My theory is that it's also being written to the RPi's serial port console, which runs at 115200 baud by default, so 11520 characters/second or ~7ms to write 80 characters.
If I understood the article correctly, the ~1ms cost came from having rsyslog running, not from printk. Killing rsyslog led to a ~1ms speedup, but it was removing printk() that led to the rest.
Printing to the console on the RPi could involve either or both of the serial port and the software-character-generator-based text-mode video output. Depending on screen resolution, the video output might be quite slow to print to, especially if it had to scroll a line, depending on exactly how it's implemented.
> ...except that in that case, why is it trying to output to software-based video?
I don't have much experience with rsyslog, but syslog-ng can be configured to log to all consoles. [0] I know that consoles are usually configured to blank themselves after a period of inactivity. I wonder if a blanked console can be written to faster than an non-blanked one. [1]
Edit: The Fine Article supports my assumption about how rsyslog is configured on the RPi.

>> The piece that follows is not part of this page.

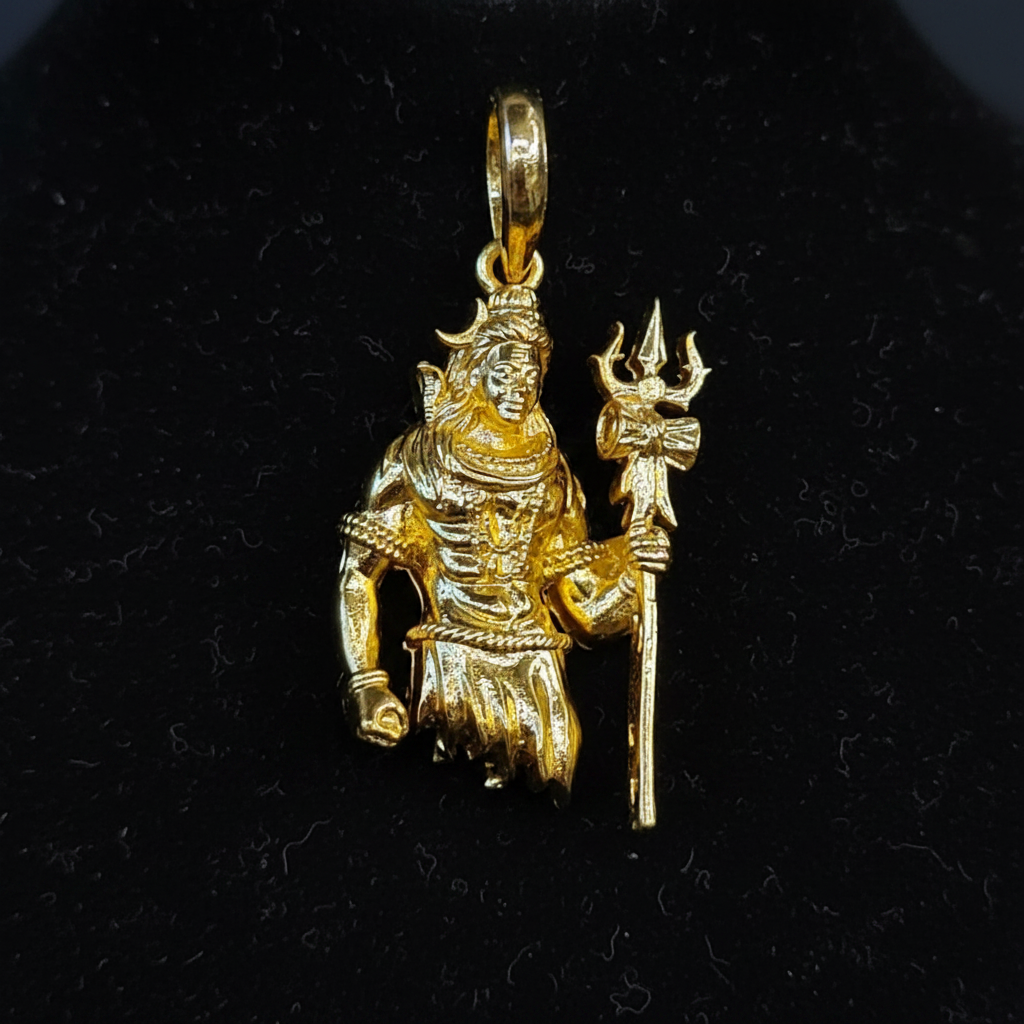 Close-up macro of Lord Shiva gold pendant showing trishul and intricate carving detail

Search for "printk". Also remember that -when syslog is disabled- printks are written to the active console.
[0] The default configuration appears to log everything to /dev/tty12. I see no reason why you couldn't log everything to -I guess- /dev/console. (Or, failing that, /dev/tty[0-12].)
[1] I know that screen-scrolling updates that happen in a console that is not the current one (or that happen in a screen window that's not the current one) are substantially faster than on-screen screen-scrolling updates.